Kilburn Wilmot (3 April 1911 – 24 April 1996) was an English cricketer who played first-class cricket between 1931 and 1939 for Warwickshire. He also played football for Coventry City and Walsall. He was born in Chilvers Coton, Warwickshire, and died in Nuneaton, also in Warwickshire.

Wilmot was a right-handed lower-order batsman and a right-arm fast swing bowler. He played in occasional first eleven matches for Warwickshire from 1931, but made little impact until 1935 when he improved his personal best bowling figures twice in the game against Leicestershire, taking five wickets for 91 runs in the second innings. In 1936, he played in more than half of Warwickshire's matches, and in the game against Surrey he achieved the best bowling figures of his career, with seven wickets for 34 runs in the first innings and four for 56 in the second, giving match figures of 11 for 90.

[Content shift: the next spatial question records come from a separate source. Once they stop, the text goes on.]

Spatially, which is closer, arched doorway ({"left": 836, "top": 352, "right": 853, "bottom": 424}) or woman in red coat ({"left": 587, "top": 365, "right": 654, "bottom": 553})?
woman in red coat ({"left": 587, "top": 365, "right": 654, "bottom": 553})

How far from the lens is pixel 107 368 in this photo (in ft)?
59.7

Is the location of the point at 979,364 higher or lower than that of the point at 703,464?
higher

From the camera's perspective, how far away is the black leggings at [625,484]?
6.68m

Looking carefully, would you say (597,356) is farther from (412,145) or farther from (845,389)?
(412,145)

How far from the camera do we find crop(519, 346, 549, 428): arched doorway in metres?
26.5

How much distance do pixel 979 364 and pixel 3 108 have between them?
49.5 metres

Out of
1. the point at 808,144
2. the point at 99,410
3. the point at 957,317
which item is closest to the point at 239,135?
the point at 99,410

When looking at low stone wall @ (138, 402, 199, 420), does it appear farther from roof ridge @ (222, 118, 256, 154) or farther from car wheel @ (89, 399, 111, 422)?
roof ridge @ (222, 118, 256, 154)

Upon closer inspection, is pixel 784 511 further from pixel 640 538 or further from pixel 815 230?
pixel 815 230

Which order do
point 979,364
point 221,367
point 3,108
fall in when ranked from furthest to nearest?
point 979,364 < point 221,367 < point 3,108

Wilmot's career did not, however, take off after this success: in 1937, he played in only a few matches and although he was a fairly regular member of the side in both 1938 and 1939, he did not take five wickets in an innings again and his seasonal total of wickets never exceeded the 38 he achieved in both 1936 and 1938. For most of his career, his batting was negligible, and only the presence in the Warwickshire side of Eric Hollies kept him from occupying the No 11 batting position. In 1939, however, he made a great improvement and averaged 26 with the bat for the season; his two scores of more than 50 both came in this season and with the higher of them, a score of 54, he shared an eighth-wicket partnership with Tom Dollery which remains a Warwickshire record in first-class games against Derbyshire. Wilmot's cricket career ended with the outbreak of the Second World War.